# Reading text:
# Does the IBC require stair rails?



## Matt M (Feb 6, 2019)

I know OSHA regulations require stair rails around unprotected sides and edges of stairways during construction. Does anyone know if it's required for non-OSHA projects?


----------



## mtlogcabin (Feb 6, 2019)

I believe this gives the AHJ the tools needed to require guards and barriers on construction sites that may not be under OSHA regulations. We have used this section to require the stairs to be installed in lieu of using ladders between floors.

[F] 3310.2 Maintenance of means of egress.
Means of egress and required accessible means of egress shall be maintained at all times during construction, demolition, remodeling or alterations and additions to any building.

Exception: Existing means of egress need not be maintained where approved temporary means of egress systems and facilities are provided.


----------



## Matt M (Feb 6, 2019)

# Supplied material:
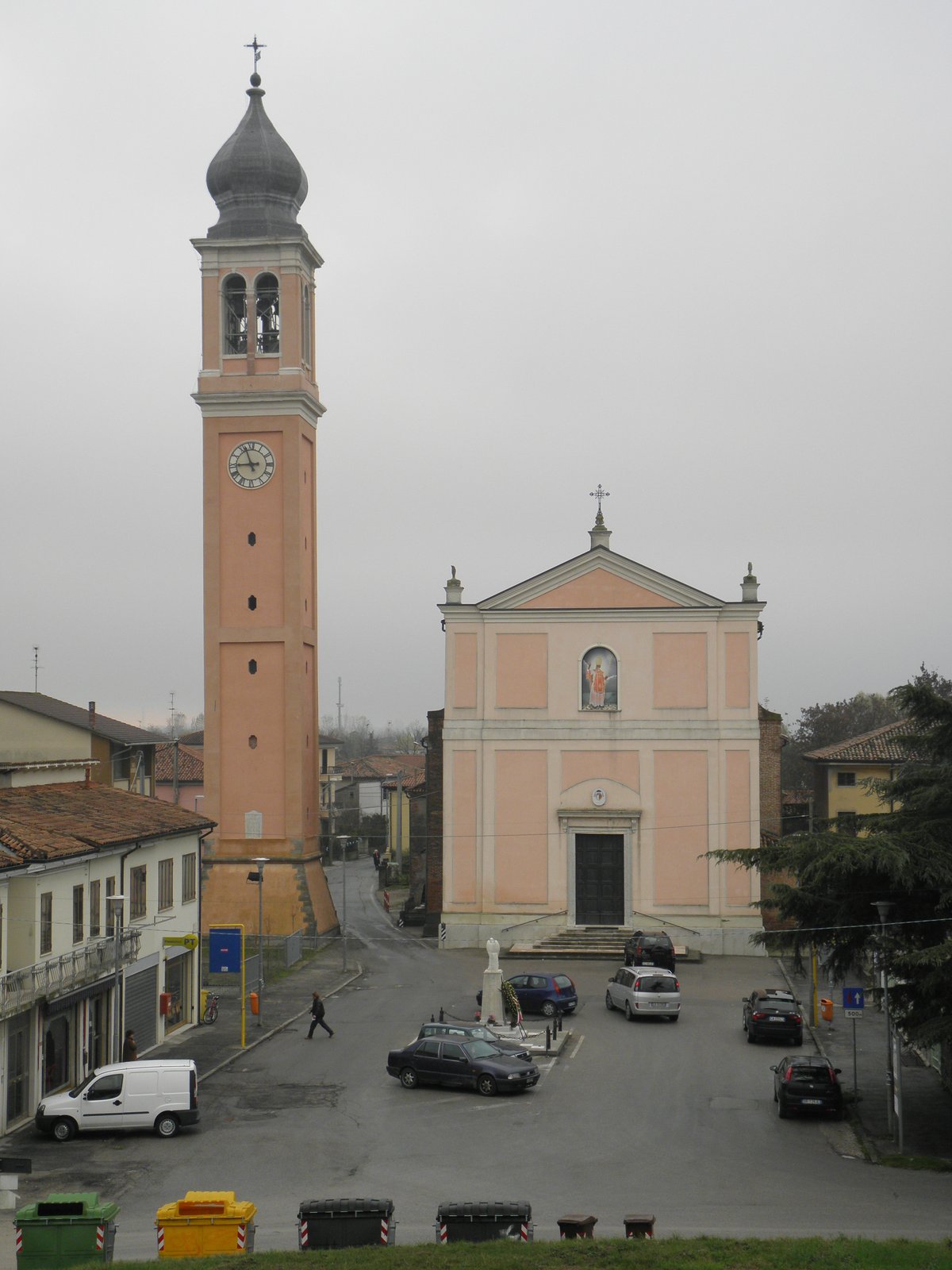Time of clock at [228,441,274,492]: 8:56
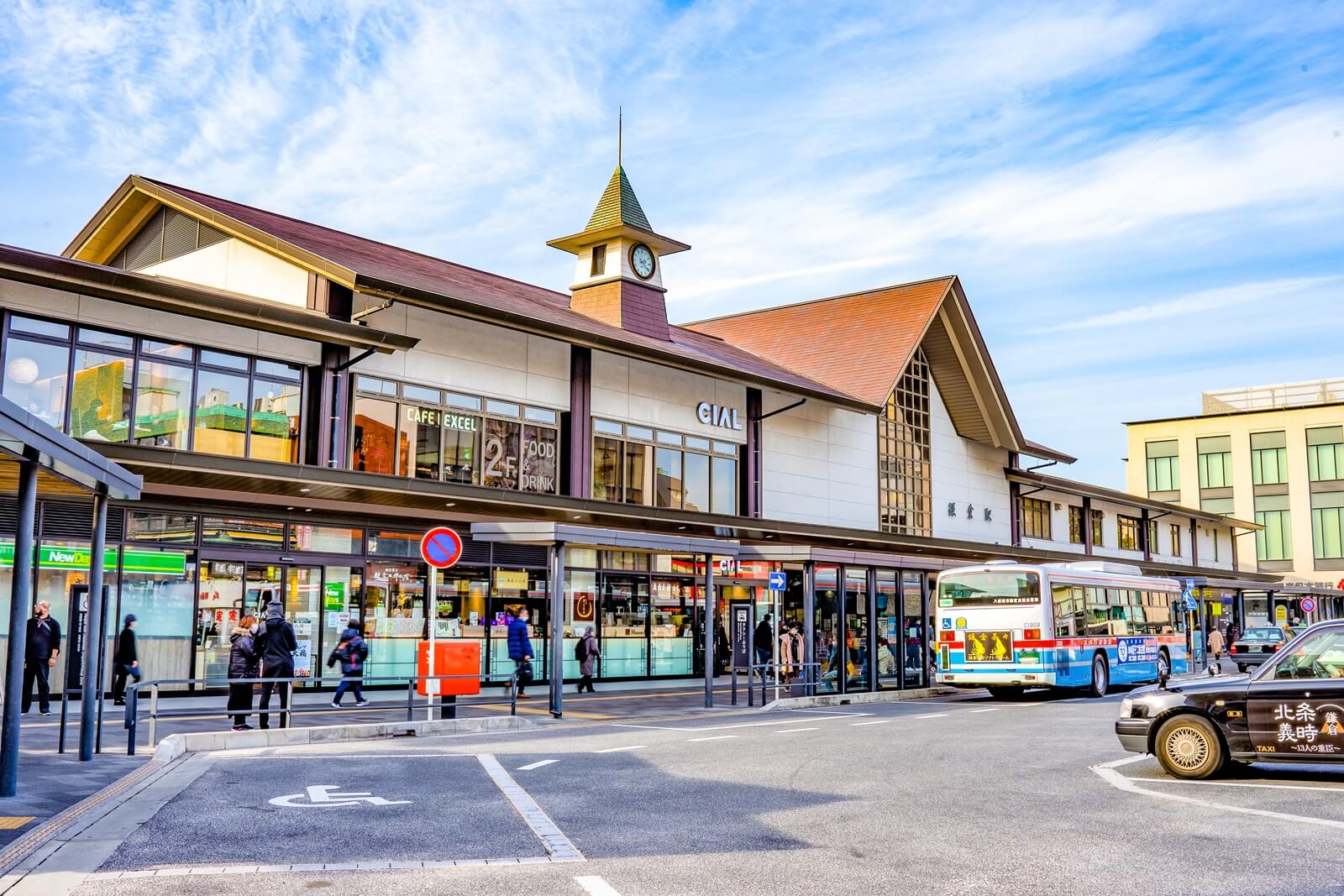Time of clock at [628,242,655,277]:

# Required task 1:
In the stair-rail thread, why does mtlogcabin think the section quoted gives the AHJ a way to require guards and barriers on construction sites not under OSHA regulations? Answer in one to three sentences.
# Required task 2:
Could you write the next part of the stair-rail thread, starting from the point where it stops?
The data plays no part in what follows.

# Task response 1:
Section 3310.2 requires that means of egress and required accessible means of egress be maintained at all times during construction, demolition, remodeling or alterations and additions to any building. mtlogcabin sees this as giving the AHJ the tools to require guards and barriers on such sites, and has used it to require stairs instead of ladders between floors.

# Task response 2:
Thanks for the response. I guess my question is this: does the general contractor have a responsibility to put a temporary guardrail or stair rail around an open stairwell during a remodel? Osha (29 C.F.R. § 1926.1052(c)) makes it pretty clear that you can't just leave the stairwell open because an employee could fall down the stairwell by accident. Even if it's a smart thing to do, I'm not sure if it's required under IBC.


----------



## classicT (Feb 6, 2019)

Does your State/jurisdiction adopt Chapter 33 of the IBC? If so, check out Table 3306.1 and subsequent section 3306.4. Note that the requirements are for protection of pedestrians, not for on-site construction personnel.

However, if this is interior to the job and not used by the public, it is typically only governed by OSHA or other state safety board.


----------



## ADAguy (Feb 6, 2019)

Tell it to the judge when a worker falls at an unprotected opening.


----------



## steveray (Feb 6, 2019)

[F] 3310.2 Maintenance of means of egress. Required
means of egress shall be maintained at all times during construction,
demolition, remodeling or alterations and additions
to any building.
Exception: Existing means of egress need not be maintained
where approved temporary means of egress systems
and facilities are provided.


----------



## ADAguy (Feb 6, 2019)

Good one Steve !


----------



## mark handler (Feb 6, 2019)

Is there a required "Means of Egress" during construction?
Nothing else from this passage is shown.